日本の電子産業が苦境から抜け出せない。例えば、半導体。半導体の世界売上高は2014年に2年連続して過去最高記録を塗り替えたものの、日本では半導体は構造不況業種に成り下がっている。1980年代後半の日米半導体摩擦がうそのようだ。

 この寄稿では、30年間米国企業で働いた日本人技術者が実際に現場で見た状況を基に、米国電子産業が復活し日本電子産業が凋落していった理由を分析する。日本から見ると派手な動きが目に着く米国だが、実際には米国企業は長い年月をかけて地道に力を付けてきた。それが結実した、と著者は見る。技術者個人のキャリア形成も意外に地道だという。働きながら勉強を欠かさずに力を付けていく。華麗な転職の背景には、たゆまぬ努力があるとする。

 第3回は、さまざまな技術発展や米国の地道な努力によって達成されたプロセスコントロールの革新手法を主に紹介する。(日経テクノロジーオンラインによる要点)

 プロセスコントロール手法に起こった大きな変化を、私の実経験から紹介する2回目。前回のエピソード1では、1985~1995年ごろに米国に本社を置く化学メーカーで私が技術者として働いたときに見た変革の話をしました。その後、私は第一線のエンジニア職をはなれたため、プロセスコントロール手法の発展をみることがありませんでした。新しいプロセスコントロールの概念に再度触れたのは、2005年以降のことです。そのころには、私は、カリフォルニア州のシリコンバレーに移住し、同地の企業であるPDF Solutions社に勤務しておりました。

 シリコンバレーに移ってから知った新しいプロセスコントロールの概念は、AEC/APC(Advanced Equipment Control/Advanced Process Control)と呼ばれています。この概念の特徴は、1つの装置をコントロールすることのみならず、工場全体のプロセスフローをコントロールする、いわゆるプラットフオ―ムソリューションの概念に基づくものです。この概念は、ビッグデータ収集 システムと並び、工場全体の自動化、すなわちFabオートメーションの鍵となります。

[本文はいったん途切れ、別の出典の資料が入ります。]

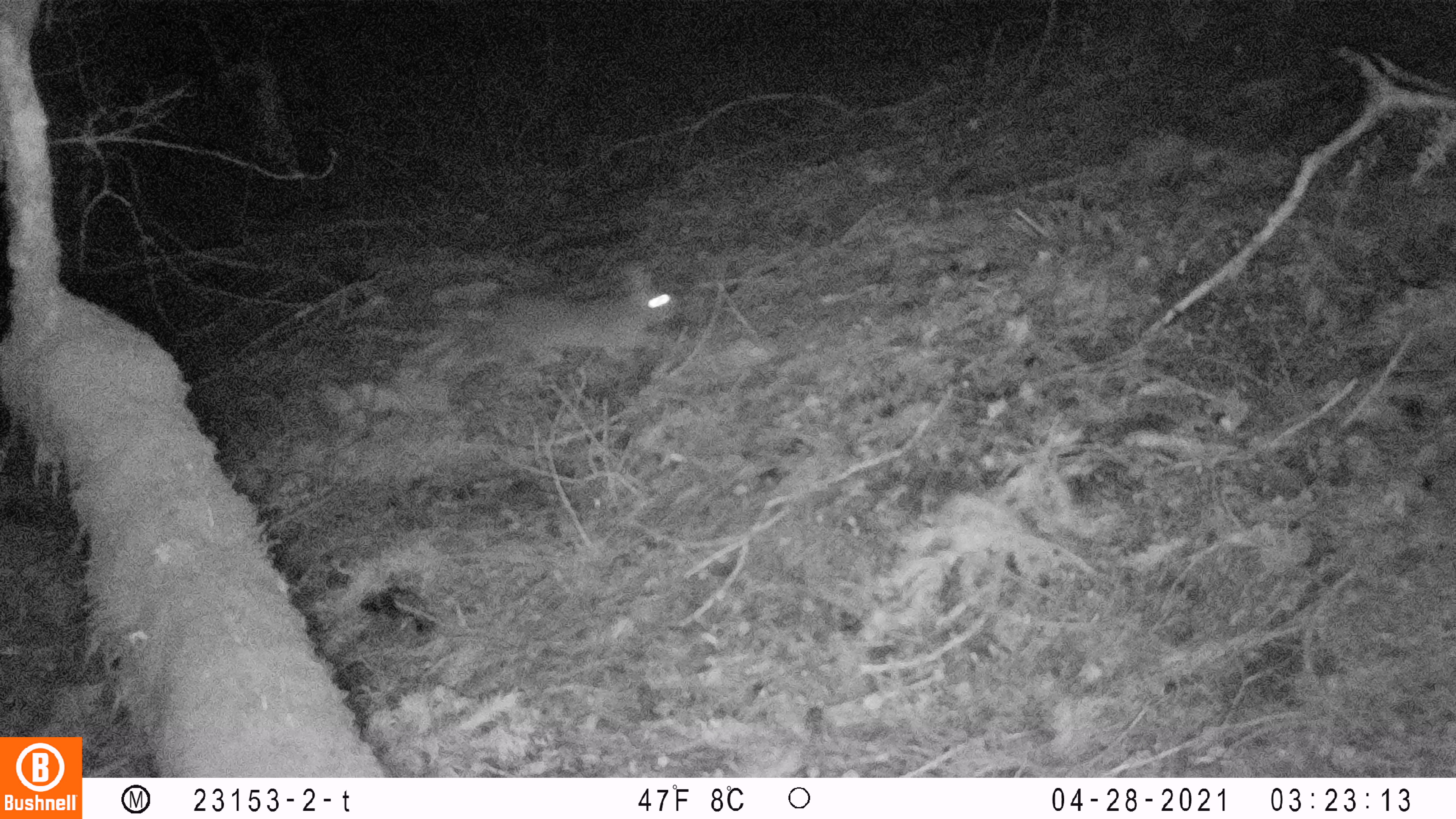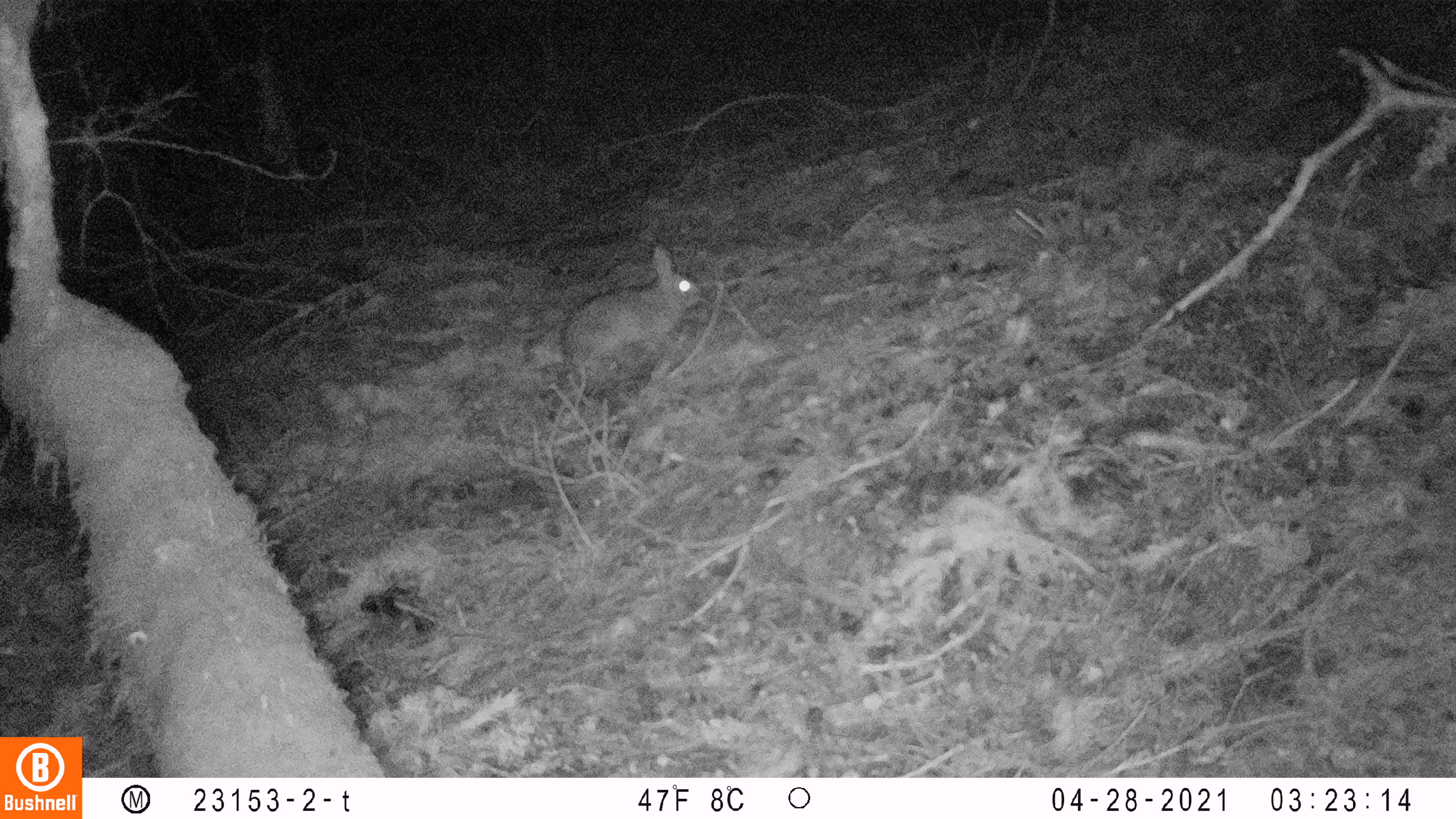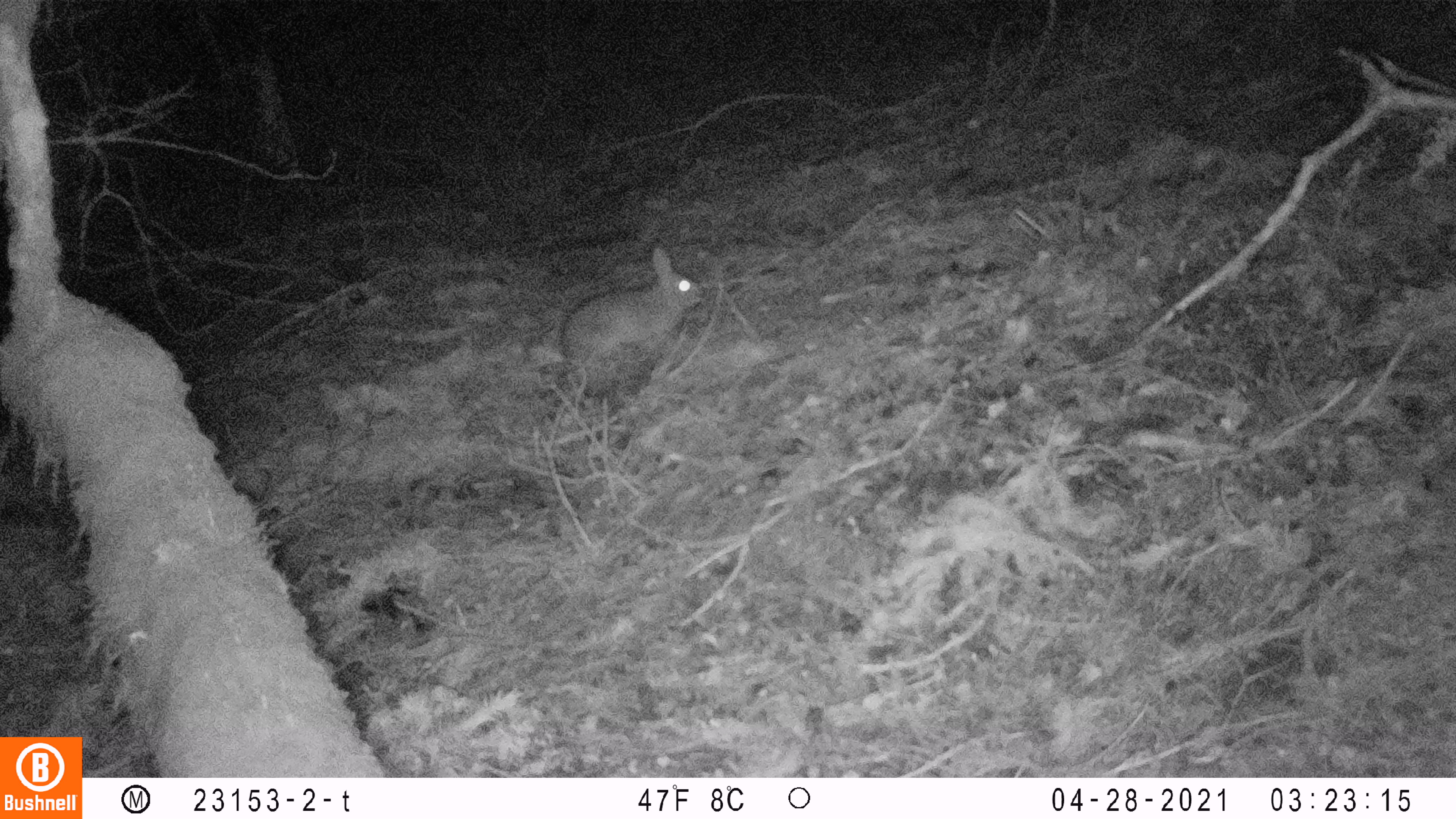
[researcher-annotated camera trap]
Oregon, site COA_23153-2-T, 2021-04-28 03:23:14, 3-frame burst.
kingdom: Animalia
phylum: Chordata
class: Mammalia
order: Lagomorpha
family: Leporidae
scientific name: Leporidae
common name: hares and rabbits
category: leporidae family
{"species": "leporidae family (hares and rabbits) (Leporidae)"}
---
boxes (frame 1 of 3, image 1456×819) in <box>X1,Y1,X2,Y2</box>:
leporidae family: <box>487,250,686,380</box>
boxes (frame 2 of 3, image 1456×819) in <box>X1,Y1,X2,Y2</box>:
leporidae family: <box>564,238,692,368</box>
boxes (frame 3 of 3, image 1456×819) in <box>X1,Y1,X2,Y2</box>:
leporidae family: <box>555,237,712,371</box>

 そのAEC/APCにおいて、私が目にしたのは、次のような考え方です。

(1)装置からのセンサーデータと、製品の歩留まり、性能データを格納するための大規模なデータベースを構築する。
(2)データベースより必要なデータを取り出し、短時間で解析し、データベースに格納する。
(3)解析した結果を、見ようが見まいが、全員が共有する。
(4)その結果をもって、工場全体のプロセスにフィードフォワード/フィードバックコントロールをかけ、短時間で製品性能のばらつきをコントロールして、歩留まりを高くする。